Le compte personnel de prévention de la pénibilité, quel joli nom ... pour un conte ! Il était une fois... Non malheureusement il ne s'agit pas d'un conte, mais bien de faire les comptes, encore une fois. Et quels comptes !

Il s'agit bien de deux vitesses ou de deux lois qui ne seront pas appliquées au même moment, l'une pour les entreprises et, plus tard (mais quand ?) pour la fonction publique.
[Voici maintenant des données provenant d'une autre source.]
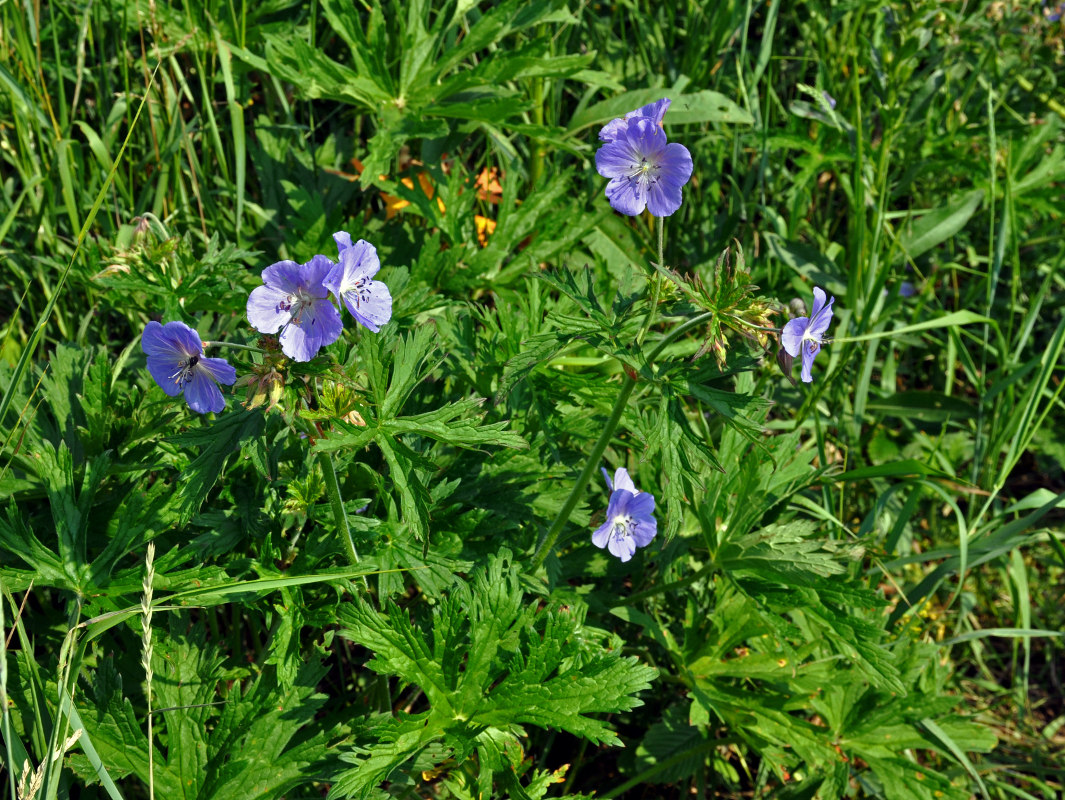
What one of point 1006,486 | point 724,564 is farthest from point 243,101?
point 1006,486

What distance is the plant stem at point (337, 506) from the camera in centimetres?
172

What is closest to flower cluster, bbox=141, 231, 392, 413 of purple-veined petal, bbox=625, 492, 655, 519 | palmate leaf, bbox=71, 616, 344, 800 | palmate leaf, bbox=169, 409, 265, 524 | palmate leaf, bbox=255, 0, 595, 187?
palmate leaf, bbox=169, 409, 265, 524

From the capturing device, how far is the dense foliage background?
1870 millimetres

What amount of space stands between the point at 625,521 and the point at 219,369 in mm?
1026

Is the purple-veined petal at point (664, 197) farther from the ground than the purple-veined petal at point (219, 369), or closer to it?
farther from the ground

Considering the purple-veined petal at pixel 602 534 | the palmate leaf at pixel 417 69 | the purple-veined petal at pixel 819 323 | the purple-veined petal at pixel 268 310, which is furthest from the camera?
the palmate leaf at pixel 417 69

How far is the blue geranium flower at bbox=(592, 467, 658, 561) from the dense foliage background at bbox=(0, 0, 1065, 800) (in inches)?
2.0

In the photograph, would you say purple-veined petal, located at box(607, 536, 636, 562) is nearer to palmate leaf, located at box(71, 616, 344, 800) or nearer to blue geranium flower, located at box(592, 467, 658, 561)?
blue geranium flower, located at box(592, 467, 658, 561)

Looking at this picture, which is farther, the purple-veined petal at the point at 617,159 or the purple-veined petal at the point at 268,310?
Answer: the purple-veined petal at the point at 617,159

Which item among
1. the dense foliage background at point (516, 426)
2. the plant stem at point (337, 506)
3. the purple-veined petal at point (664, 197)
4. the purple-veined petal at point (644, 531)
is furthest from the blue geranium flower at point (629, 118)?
the purple-veined petal at point (644, 531)

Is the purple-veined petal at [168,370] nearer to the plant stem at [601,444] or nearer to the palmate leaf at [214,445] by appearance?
the palmate leaf at [214,445]

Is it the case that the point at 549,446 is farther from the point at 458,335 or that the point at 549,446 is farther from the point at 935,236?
the point at 935,236

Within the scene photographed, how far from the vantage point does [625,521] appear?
7.06 feet

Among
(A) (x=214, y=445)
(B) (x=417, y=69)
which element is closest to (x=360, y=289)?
(A) (x=214, y=445)
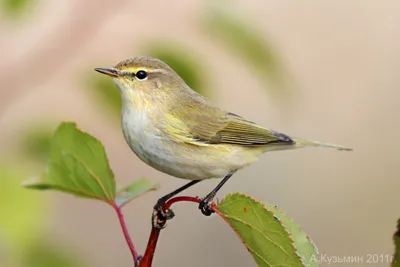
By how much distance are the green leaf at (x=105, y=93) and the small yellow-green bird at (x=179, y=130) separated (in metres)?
0.03

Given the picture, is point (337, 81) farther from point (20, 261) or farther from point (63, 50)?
point (20, 261)

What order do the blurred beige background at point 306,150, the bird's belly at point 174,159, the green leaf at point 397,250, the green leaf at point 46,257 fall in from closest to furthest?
1. the green leaf at point 397,250
2. the green leaf at point 46,257
3. the bird's belly at point 174,159
4. the blurred beige background at point 306,150

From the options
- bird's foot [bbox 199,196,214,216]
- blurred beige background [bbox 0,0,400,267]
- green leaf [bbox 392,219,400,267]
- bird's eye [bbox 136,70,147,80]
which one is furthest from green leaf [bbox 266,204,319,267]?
blurred beige background [bbox 0,0,400,267]

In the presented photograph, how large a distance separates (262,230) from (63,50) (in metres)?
0.93

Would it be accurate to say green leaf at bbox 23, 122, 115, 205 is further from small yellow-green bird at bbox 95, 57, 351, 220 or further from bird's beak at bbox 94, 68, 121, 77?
bird's beak at bbox 94, 68, 121, 77

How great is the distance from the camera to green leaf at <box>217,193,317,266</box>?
4.22 feet

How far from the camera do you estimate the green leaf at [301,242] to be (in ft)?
4.25

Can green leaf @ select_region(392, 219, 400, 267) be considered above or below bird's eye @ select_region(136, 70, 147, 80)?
below

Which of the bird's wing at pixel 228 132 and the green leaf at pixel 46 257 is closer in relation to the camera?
the green leaf at pixel 46 257

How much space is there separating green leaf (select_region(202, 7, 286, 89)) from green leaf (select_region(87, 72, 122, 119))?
1.26 ft

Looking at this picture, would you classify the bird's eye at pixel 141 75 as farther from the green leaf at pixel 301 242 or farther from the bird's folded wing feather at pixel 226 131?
the green leaf at pixel 301 242

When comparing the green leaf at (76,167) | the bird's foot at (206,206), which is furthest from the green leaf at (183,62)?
the green leaf at (76,167)

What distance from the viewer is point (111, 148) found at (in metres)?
5.28

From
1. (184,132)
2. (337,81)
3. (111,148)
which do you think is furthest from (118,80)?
(337,81)
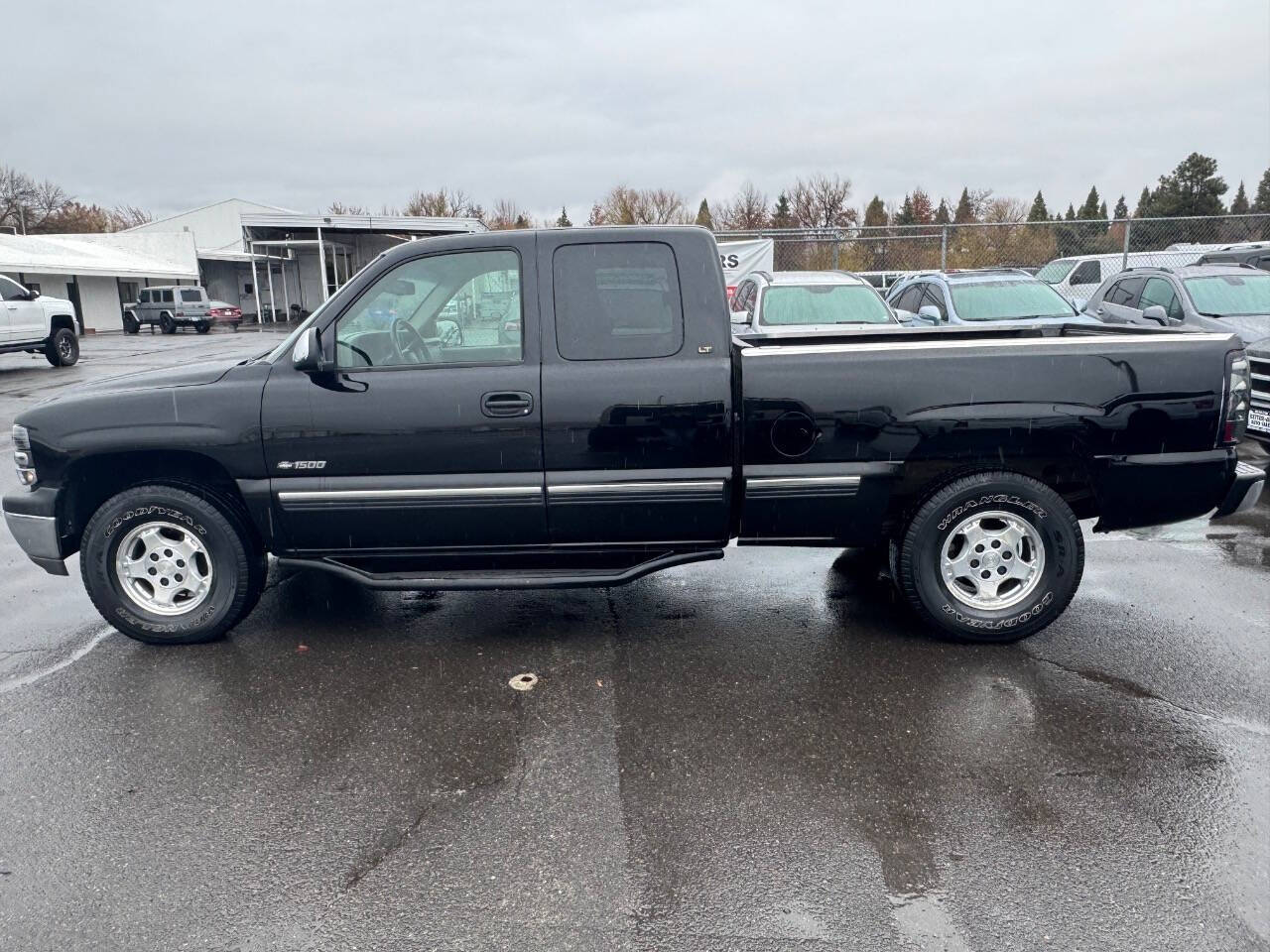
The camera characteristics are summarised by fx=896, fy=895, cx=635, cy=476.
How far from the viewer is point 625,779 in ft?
10.6

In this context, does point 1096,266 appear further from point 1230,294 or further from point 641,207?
point 641,207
En effet, un récent double rapport de l'inspection générale des affaires sociales et de l'inspection générale de l'administration "reconnaît des difficultés de mise en œuvre au sein de la fonction publique, pour conclure à la non-application du dispositif dans ce secteur."

Le secteur public exonéré

Confrontés à des difficultés strictement similaires, les artisans et entreprises du bâtiment ne comprendraient pas qu'il y ait ainsi "deux poids, deux mesures" s'agissant de la mise en œuvre du compte, exonérant le secteur public,mais obligeant le secteur privé.

Comme écrit le 15 juin au ministre du Travail, les artisans et PME du bâtiment ne comprennent pas que la fonction publique puisse être dispensée de ce compte. Ce point est absolument scandaleux et outrancier envers le secteur privé et les artisans et PME du bâtiment.

"L'inspection générale de l'artisanat" conclut aussi à la non-application du dispositif dans ce secteur. Je me trompe, cette inspection n'existe pas !

Mais heureusement il y a l'UPA et la Capeb pour faire ce travail et permettre à nos dirigeants, législateurs et autres hauts fonctionnaires de l'ENA - Ecole Nationales de l'Apprentissage (de la politique) - d'avoir des retours du terrain.

Le menu sans les couverts

Ensuite, de quels autres comptes parle-t-on? À ce jour il est bien difficile de réaliser un tel document qui ferait le compte de la pénibilité au travail d'un salarié pour les 6 critères restants et qui sont entrés en vigueur le 1er juillet.

  • manutentions manuelles,
  • postures pénibles,
  • vibrations mécaniques,
  • agents chimiques dangereux y inclus poussières et fumées,
  • températures extrêmes,
  • bruit.

Pour résumer, les TPE et PME du bâtiment connaissent le menu mais n'ont pas les couverts : aucun référentiel ne permet de dire ce qui est pénible et à quelle hauteur.

Opposer les uns aux autres

Ce qui est pénible ? Voyons. Peut-être ces différentes politiques qui proposent de mettre en œuvre des systèmes complexes, chronophages, coûteux, absorbeurs d'énergie, ralentisseurs de croissance.

Il est pénible d'avoir à appliquer des mécanismes sans les outils, sans référentiel, sans mode d'emploi ; il est pénible d'avoir à gérer au quotidien une entreprise en ces périodes de crise avec des salariés qui n'ont pas demandé l'application de ce système.

Les artisans et PME du bâtiment savent très bien la valeur des salariés, sans qui les entreprises ne fonctionnent pas, mais ce compte de prévention de la pénibilité est encore un moyen d'opposer les uns aux autres.

Il a été réfléchi (paraît-il) dans l'ignorance totale de la réalité des tâches à effectuer.